The DBS Superleggera has to get an awful lot right in this section to inspire the sort of confidence and assurance you need to really enjoy a car of this size, bulk and effortless pace on the road.
The perfect mixture of lateral grip, body control, steering response and handling agility, tempered against long-striding high-speed stability, ride compliance and grand touring comfort, isn’t an easy one to concoct. And, as both the Ferrari 812 Superfast and the Bentley Continental GT have already proven this year, even with the latest chassis and suspension technology it’s still easy to narrowly miss the super-GT class’s pimple-like dynamic bullseye to one side or the other.

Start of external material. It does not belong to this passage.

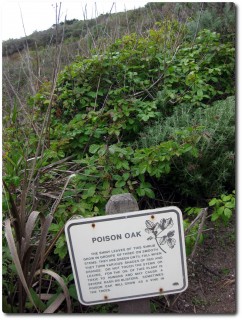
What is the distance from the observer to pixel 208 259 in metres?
2.20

But this time, Aston Martin hasn’t missed. The DBS Superleggera can satisfy the need, at times, to be supple-riding, easy-going and undemonstrative. Leave the car’s powertrain and suspension set to GT mode and its bump absorption is somewhere between that of a 12-cylinder Aston Martin DB11 and a Aston Martin Vantage. Its ride filters and isolates a little; feels fluent and breathes with longer-wave inputs; massages away the nastiest shorter and sharper edges without fussing; and yet keeps the Aston’s body flat and level, and always in close contact with the road. A fairly negligible bit of head toss, as the car’s laterally stiff rear axle deals with bigger inputs affecting one side of the axle or the other, is the closest the car ever gets to being uncomfortable.